-- Listed records --
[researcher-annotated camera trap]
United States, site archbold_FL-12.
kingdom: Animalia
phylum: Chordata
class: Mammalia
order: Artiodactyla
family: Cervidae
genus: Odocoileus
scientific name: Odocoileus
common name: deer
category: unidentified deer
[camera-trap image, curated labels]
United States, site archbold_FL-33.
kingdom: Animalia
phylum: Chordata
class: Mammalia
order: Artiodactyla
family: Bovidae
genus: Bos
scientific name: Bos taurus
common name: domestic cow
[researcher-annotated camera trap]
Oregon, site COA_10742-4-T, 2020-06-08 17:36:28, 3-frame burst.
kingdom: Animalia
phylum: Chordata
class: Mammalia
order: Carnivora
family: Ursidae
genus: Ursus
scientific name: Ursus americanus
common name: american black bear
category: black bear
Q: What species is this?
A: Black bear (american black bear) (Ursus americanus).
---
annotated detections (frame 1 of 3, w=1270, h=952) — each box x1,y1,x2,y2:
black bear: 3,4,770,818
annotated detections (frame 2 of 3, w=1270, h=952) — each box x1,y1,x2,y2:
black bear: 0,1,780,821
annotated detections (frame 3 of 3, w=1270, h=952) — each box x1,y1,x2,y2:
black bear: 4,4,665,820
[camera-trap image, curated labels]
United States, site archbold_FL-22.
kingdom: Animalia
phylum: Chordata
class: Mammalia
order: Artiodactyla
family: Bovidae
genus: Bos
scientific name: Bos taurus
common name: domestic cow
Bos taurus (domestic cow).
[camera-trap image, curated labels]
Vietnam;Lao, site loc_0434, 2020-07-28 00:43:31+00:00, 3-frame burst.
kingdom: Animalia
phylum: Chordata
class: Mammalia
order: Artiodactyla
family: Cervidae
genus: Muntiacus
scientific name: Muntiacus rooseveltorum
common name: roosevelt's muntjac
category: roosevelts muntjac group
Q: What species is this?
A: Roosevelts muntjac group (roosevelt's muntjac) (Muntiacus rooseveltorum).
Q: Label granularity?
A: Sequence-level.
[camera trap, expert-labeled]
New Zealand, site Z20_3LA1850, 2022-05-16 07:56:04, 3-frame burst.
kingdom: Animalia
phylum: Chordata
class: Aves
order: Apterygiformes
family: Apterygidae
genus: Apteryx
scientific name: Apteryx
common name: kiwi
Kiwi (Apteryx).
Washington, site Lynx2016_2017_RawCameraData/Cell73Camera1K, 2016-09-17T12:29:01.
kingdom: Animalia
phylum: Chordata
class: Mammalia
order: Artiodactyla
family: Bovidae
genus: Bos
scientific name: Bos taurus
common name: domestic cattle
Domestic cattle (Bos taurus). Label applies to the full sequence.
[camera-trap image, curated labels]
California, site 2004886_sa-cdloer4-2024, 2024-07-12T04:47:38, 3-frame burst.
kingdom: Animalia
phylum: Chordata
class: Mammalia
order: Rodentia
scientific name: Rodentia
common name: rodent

-- Task requirements --
Transcribe every entry word for word.

-- Task output --
[researcher-annotated camera trap]
United States, site archbold_FL-12.
kingdom: Animalia
phylum: Chordata
class: Mammalia
order: Artiodactyla
family: Cervidae
genus: Odocoileus
scientific name: Odocoileus
common name: deer
category: unidentified deer
[camera-trap image, curated labels]
United States, site archbold_FL-33.
kingdom: Animalia
phylum: Chordata
class: Mammalia
order: Artiodactyla
family: Bovidae
genus: Bos
scientific name: Bos taurus
common name: domestic cow
[researcher-annotated camera trap]
Oregon, site COA_10742-4-T, 2020-06-08 17:36:28, 3-frame burst.
kingdom: Animalia
phylum: Chordata
class: Mammalia
order: Carnivora
family: Ursidae
genus: Ursus
scientific name: Ursus americanus
common name: american black bear
category: black bear
Q: What species is this?
A: Black bear (american black bear) (Ursus americanus).
---
annotated detections (frame 1 of 3, w=1270, h=952) — each box x1,y1,x2,y2:
black bear: 3,4,770,818
annotated detections (frame 2 of 3, w=1270, h=952) — each box x1,y1,x2,y2:
black bear: 0,1,780,821
annotated detections (frame 3 of 3, w=1270, h=952) — each box x1,y1,x2,y2:
black bear: 4,4,665,820
[camera-trap image, curated labels]
United States, site archbold_FL-22.
kingdom: Animalia
phylum: Chordata
class: Mammalia
order: Artiodactyla
family: Bovidae
genus: Bos
scientific name: Bos taurus
common name: domestic cow
Bos taurus (domestic cow).
[camera-trap image, curated labels]
Vietnam;Lao, site loc_0434, 2020-07-28 00:43:31+00:00, 3-frame burst.
kingdom: Animalia
phylum: Chordata
class: Mammalia
order: Artiodactyla
family: Cervidae
genus: Muntiacus
scientific name: Muntiacus rooseveltorum
common name: roosevelt's muntjac
category: roosevelts muntjac group
Q: What species is this?
A: Roosevelts muntjac group (roosevelt's muntjac) (Muntiacus rooseveltorum).
Q: Label granularity?
A: Sequence-level.
[camera trap, expert-labeled]
New Zealand, site Z20_3LA1850, 2022-05-16 07:56:04, 3-frame burst.
kingdom: Animalia
phylum: Chordata
class: Aves
order: Apterygiformes
family: Apterygidae
genus: Apteryx
scientific name: Apteryx
common name: kiwi
Kiwi (Apteryx).
Washington, site Lynx2016_2017_RawCameraData/Cell73Camera1K, 2016-09-17T12:29:01.
kingdom: Animalia
phylum: Chordata
class: Mammalia
order: Artiodactyla
family: Bovidae
genus: Bos
scientific name: Bos taurus
common name: domestic cattle
Domestic cattle (Bos taurus). Label applies to the full sequence.
[camera-trap image, curated labels]
California, site 2004886_sa-cdloer4-2024, 2024-07-12T04:47:38, 3-frame burst.
kingdom: Animalia
phylum: Chordata
class: Mammalia
order: Rodentia
scientific name: Rodentia
common name: rodent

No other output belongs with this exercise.